I think I've asked this before but can't remember ...
# best-practices
e
I think I've asked this before but can't remember the exact answer and can't find the previous thread. I need to run a meltano full refresh for data for a specific time period. I know I can use
start_date
but I believe
end_date
is not a thing? Does anyone have a recommendation for conditionally replicating data?
a
This would be the kind of thing that individual taps might implement. What is your source? It might help also to understand why running the tap in full up to today's date isn't a good solution for you.
e
The source is postgres and destination is bigquery.

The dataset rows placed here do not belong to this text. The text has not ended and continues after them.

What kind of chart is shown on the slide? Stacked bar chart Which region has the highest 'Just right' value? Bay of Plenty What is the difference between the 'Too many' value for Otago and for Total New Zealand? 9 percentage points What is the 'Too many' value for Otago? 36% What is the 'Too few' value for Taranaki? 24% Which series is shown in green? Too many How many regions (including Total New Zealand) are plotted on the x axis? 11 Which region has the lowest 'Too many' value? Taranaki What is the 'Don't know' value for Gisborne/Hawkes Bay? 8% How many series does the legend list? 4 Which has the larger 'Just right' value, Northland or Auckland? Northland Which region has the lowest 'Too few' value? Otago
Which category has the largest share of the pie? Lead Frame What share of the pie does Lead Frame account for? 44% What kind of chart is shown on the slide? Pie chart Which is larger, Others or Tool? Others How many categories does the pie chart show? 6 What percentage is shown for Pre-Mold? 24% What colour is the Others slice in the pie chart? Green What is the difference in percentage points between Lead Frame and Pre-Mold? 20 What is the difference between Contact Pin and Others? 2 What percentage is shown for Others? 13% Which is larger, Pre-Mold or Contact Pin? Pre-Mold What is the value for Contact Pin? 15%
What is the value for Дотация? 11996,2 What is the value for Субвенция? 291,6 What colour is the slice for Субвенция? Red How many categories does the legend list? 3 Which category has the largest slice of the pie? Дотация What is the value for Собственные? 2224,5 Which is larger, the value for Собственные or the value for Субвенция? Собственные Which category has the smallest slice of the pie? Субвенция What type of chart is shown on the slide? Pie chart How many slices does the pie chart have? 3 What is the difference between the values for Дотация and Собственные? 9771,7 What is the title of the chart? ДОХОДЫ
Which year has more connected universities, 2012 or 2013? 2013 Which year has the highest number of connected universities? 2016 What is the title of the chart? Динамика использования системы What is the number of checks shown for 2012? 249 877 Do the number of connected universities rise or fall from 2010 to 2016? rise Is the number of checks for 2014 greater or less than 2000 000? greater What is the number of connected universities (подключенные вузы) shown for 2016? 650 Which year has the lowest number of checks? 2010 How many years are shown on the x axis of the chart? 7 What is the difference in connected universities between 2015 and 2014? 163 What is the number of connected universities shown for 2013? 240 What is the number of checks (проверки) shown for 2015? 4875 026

There are a couple of use cases why to not run up to today's date. 1. Replicating data for only a specific time period. For example, I want to replicate data for only 2024 to a destination for cold storage. 2. Records are updated but the timestamp is not. For example, data is updated to reflect a business change but the timestamp isn't updated. 3. Batching replication for very large datasets. For example, I would like to replicate the data for Jan, then Feb, then March, etc. or replicating X records at a time.
a
Thanks, I can't offer you a method for this kind of 'partitioned' refresh unfortunately, unless you are able to customise the tap to accept this 'end_date' as a config item. Alternatively you could try a stream filter: https://sdk.meltano.com/en/latest/stream_maps.html#filtering-out-records-from-a-stream-using-filter-operation. This would probably involve extracting ALL the data from your tap only to discard most of this (where the replication key is greater than your
end_date
), which might not solve the issues listed above.
e
Thanks @Andy Carter that is actually an interesting idea and I'll probably test it since I've got nothing to lose. I'd really hate to fork and maintain tap-postgres just for one small change.